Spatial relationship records
■ ■ ■ ■

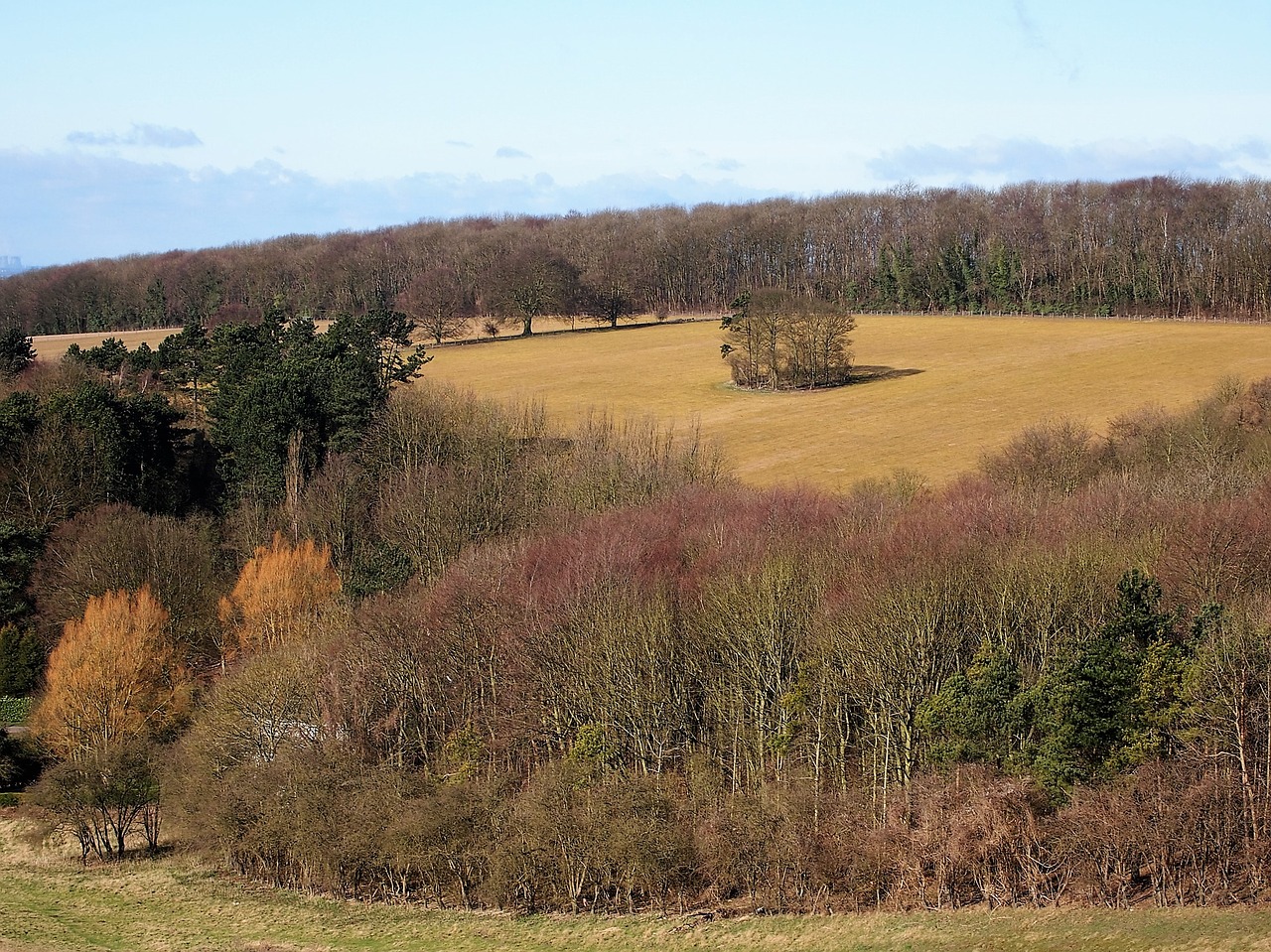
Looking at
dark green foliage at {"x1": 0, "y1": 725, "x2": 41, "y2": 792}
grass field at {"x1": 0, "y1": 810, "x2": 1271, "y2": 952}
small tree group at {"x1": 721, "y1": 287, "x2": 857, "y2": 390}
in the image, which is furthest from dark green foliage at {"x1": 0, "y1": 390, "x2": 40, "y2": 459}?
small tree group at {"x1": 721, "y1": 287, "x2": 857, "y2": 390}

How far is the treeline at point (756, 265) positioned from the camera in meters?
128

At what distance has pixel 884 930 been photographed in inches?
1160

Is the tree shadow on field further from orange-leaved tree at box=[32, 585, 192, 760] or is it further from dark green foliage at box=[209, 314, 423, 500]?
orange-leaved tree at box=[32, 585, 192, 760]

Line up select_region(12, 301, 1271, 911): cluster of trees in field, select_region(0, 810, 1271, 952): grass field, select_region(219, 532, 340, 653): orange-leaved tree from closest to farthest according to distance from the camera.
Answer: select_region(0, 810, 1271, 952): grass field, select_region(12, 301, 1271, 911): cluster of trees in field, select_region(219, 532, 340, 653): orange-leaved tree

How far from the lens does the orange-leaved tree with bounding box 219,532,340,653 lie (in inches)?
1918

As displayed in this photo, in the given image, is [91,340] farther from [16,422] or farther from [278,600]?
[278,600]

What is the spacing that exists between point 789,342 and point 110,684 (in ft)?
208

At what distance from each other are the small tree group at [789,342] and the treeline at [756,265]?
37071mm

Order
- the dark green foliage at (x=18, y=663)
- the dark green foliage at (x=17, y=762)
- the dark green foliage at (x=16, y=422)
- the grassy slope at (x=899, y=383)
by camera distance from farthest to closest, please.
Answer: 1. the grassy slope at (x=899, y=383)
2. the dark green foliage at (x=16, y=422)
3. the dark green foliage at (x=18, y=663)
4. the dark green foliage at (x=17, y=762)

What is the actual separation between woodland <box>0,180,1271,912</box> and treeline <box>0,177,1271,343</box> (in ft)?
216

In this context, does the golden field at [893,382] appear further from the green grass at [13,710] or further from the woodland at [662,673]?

■ ■ ■ ■

EXERCISE INSTRUCTIONS
Quote each entry above verbatim and drop the pictures.

RIGHT ANSWER
Looking at
dark green foliage at {"x1": 0, "y1": 725, "x2": 41, "y2": 792}
grass field at {"x1": 0, "y1": 810, "x2": 1271, "y2": 952}
small tree group at {"x1": 721, "y1": 287, "x2": 857, "y2": 390}
in the image, which is furthest from dark green foliage at {"x1": 0, "y1": 390, "x2": 40, "y2": 459}?
small tree group at {"x1": 721, "y1": 287, "x2": 857, "y2": 390}

How far is the treeline at point (756, 265) positioned from the camera in meters?
128

At what distance has pixel 884 930 been photographed in inches?
1160

Is the tree shadow on field further from orange-leaved tree at box=[32, 585, 192, 760] or is it further from dark green foliage at box=[209, 314, 423, 500]?
orange-leaved tree at box=[32, 585, 192, 760]

Line up select_region(12, 301, 1271, 911): cluster of trees in field, select_region(0, 810, 1271, 952): grass field, select_region(219, 532, 340, 653): orange-leaved tree from closest to farthest according to distance from the camera.
Answer: select_region(0, 810, 1271, 952): grass field, select_region(12, 301, 1271, 911): cluster of trees in field, select_region(219, 532, 340, 653): orange-leaved tree

How far from the lens does the orange-leaved tree with bounding box 219,532,340,653 lie (in inches)?
1918

As displayed in this photo, in the given image, is [91,340] farther from [16,422] or farther from [278,600]?
[278,600]

What is the spacing that exists between point 789,342 and point 110,684 (in ft)?
208

At what distance from each other are the small tree group at [789,342] and the treeline at [756,265]?
37071mm

Order
- the dark green foliage at (x=18, y=663)
- the dark green foliage at (x=17, y=762)
- the dark green foliage at (x=16, y=422)
- the grassy slope at (x=899, y=383)
by camera distance from farthest to closest, please.
Answer: 1. the grassy slope at (x=899, y=383)
2. the dark green foliage at (x=16, y=422)
3. the dark green foliage at (x=18, y=663)
4. the dark green foliage at (x=17, y=762)

What is the actual separation between woodland <box>0,180,1271,912</box> and treeline <box>0,177,1271,343</box> (in ft)?
216

In this context, does the golden field at [893,382] appear further from the green grass at [13,710] or further from the woodland at [662,673]?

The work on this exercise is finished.